Curr Rheumatol Rep. 2010 August; 12(4): 259–263.
Published online 2010 April 29. doi:  10.1007/s11926-010-0106-1
PMCID: PMC2902729

Vitamin D and Systemic Lupus Erythematosus: Bones, Muscles, and Joints

Abstract

Vitamin D3, or cholecalciferol, is the naturally occurring form of vitamin D that is converted in the skin and hydroxylated in the liver and kidney to the active form found in humans. The main role for vitamin D is calcium homeostasis, and low levels of vitamin D result in lower gastrointestinal absorption of calcium. Vitamin D is also critical for mineralization of bone tissue, muscle function, and coordination.
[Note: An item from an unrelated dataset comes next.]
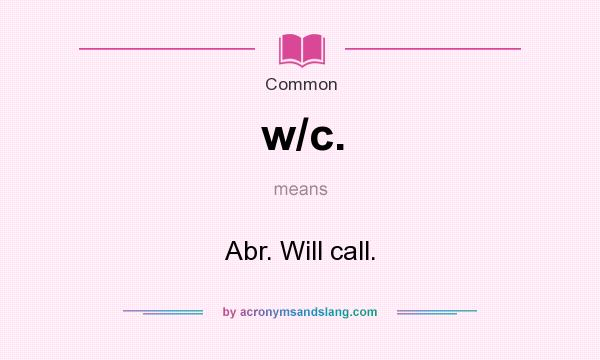 What does w/c. mean? It stands for Abr. Will call.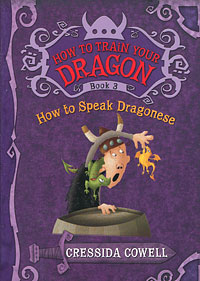 Купить How to Train Your Dragon: Book 3: How to Speak Dragonese,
Recent studies have found prevention of bone mass loss and reduction in falls and fractures in patients supplemented with vitamin D. A high percentage of systemic lupus erythematosus patients are reported to have insufficient or deficient levels of vitamin D. This paper reviews the biology of vitamin D, its role in calcium homeostasis, and how it contributes to the maintenance of bone, muscle, and joint function in older adults and individuals with systemic lupus erythematosus.

Keywords: Vitamin D, Systemic lupus erythematosus, Bone and muscle function

Introduction

Vitamin D3, or cholecalciferol, is the naturally occurring form of the vitamin and is also the active form found in humans. In the skin, under the influence of UV light, 7-dehydroxycholesterol is photoconverted to previtamin D3, or cholecalciferol. The previtamin D3, bound to a vitamin D–binding protein, is transported to the liver, where it is hydroxylated to 25(OH)D3. In the kidneys, 25(OH)D3 is further metabolized to 1,25 (OH)D3, the biologically active form of vitamin D. The other form of vitamin D, vitamin D2, or ergocalciferol, is found in plants and is much less potent than vitamin D3. It is also biologically inert prior to conversion in the liver and kidney to active 1,25 vitamin D3. 1,25(OH)D3 is nearly 1000 times more potent than the precursor of vitamin D2 or vitamin D3. The major source of vitamin D is sun exposure; thus, active vitamin D in the body can be affected by the season and the duration of direct exposure to sunlight and can be inhibited by sunscreen use and increased skin pigmentation.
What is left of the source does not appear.